Réputé pour son impulsivité, il a expliqué à Marina Silva que cette campagne avait besoin de « testostérone » et s’est laissé aller, lors d’un meeting de campagne, à insulter un journaliste de « fils de pute ». L’ascension vertigineuse de Jair Bolsonaro et la haine anti-PT feraient de Ciro Gomes une option crédible pour incarner une « troisième voie » et offrir la victoire du camp progressiste face à l’extrême droite. Dans les simulations de second tour, Ciro Gomes est le seul à battre Jair Bolsonaro à 47 % contre 43 % selon l’enquête Datafolha du 6 octobre. Il lui reste à décrocher une improbable place au second tour.

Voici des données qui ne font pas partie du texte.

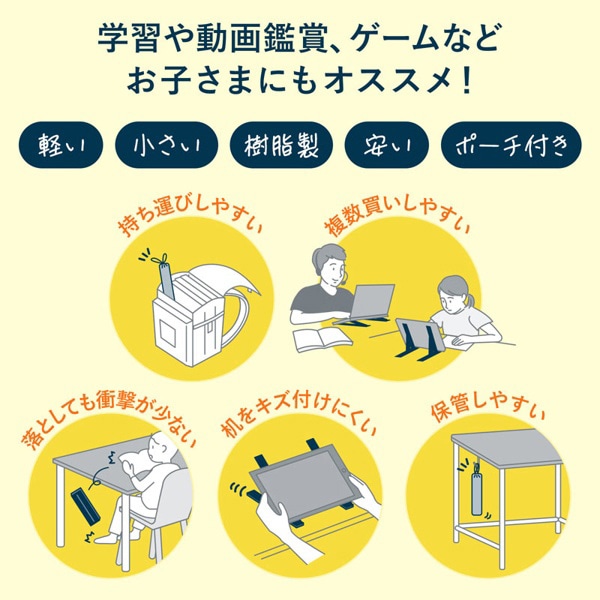 学習や動画鑑賞、ゲームなど
お子さまにもオススメ！

軽い
小さい
樹脂製
安い
ポーチ付き

持ち運びしやすい
複数買いしやすい
落としても衝撃が少ない
机をキズ付けにくい
保管しやすい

Une campagne axée sur la morale et l’insécurité

  • Sécurité Dans un pays où une personne est, en moyenne, assassinée toutes les dix minutes, le thème de la violence est omniprésent. A ce fléau, les partis traditionnels répondent par des mesures connues : une hausse des investissements dans les dispositifs de sécurité, une meilleure coordination entre les polices fédérales et régionales, militaires et civiles ou des politiques à plus long terme (éducation, réduction des inégalités). Jair Bolsonaro se distingue par une démonstration de force et d’autorité et une antienne : « Bandido bom é bandido morto » (« un bon bandit est un bandit mort »). Proposant de revenir sur l’« estatuto do desarmamento » (loi sur le désarmement) de 2003, il compte abaisser la majorité pénale à 16 ans, interdire les aménagements de peine et amnistier les crimes commis par des policiers. Une politique applaudie par nombre d’habitants des périphéries de grandes villes, usés par la barbarie des gangs et des milices.
  • Economie Après une récession historique, le thème de l’économie est l’autre sujet majeur. Avec une dette publique estimée à près de 90 % du produit intérieur brut (PIB) à la limite du soutenable pour un pays émergent, les candidats ont dû faire montre d’un sens de la responsabilité budgétaire. Geraldo Ackmin a tenté de se différencier, se présentant comme l’homme des réformes. Mais c’est Jair Bolsonaro qui a remporté, in fine, l’adhésion des milieux d’affaires reconnaissant « ne rien connaître en économie ». Une stratégie de l’esquive visant à mieux mettre en avant son conseiller Paulo Guedes. Un « Chicago Boy » ultralibéral qui propose d’éponger la dette en privatisant à outrance.
  • Morale L’écœurement des Brésiliens face aux scandales de corruption s’est accompagné d’une tendance au repli sur les valeurs traditionnelles que sont Dieu, la patrie, la famille, l’éthique. Bien avant le démarrage de la campagne, les polémiques frappant le monde de la culture ont donné le signal d’une montée d’un courant ultra-conservateur. Ainsi, lors de la venue de la philosophe américaine Judith Butler – auteure du célèbre ouvrage Trouble dans le genre –, son effigie avait été brûlée telle une sorcière au temps de l’inquisition. Avec un slogan « Le Brésil par-dessus tout et Dieu au-dessus de tous », Jair Bolsonaro, pourfendeur du droit à l’avortement et d’une pseudo-théorie du genre enseignée à l’école, a su capter les voix de mères inquiètes de la « perversité » du monde moderne et le vote de grandes Eglises évangéliques.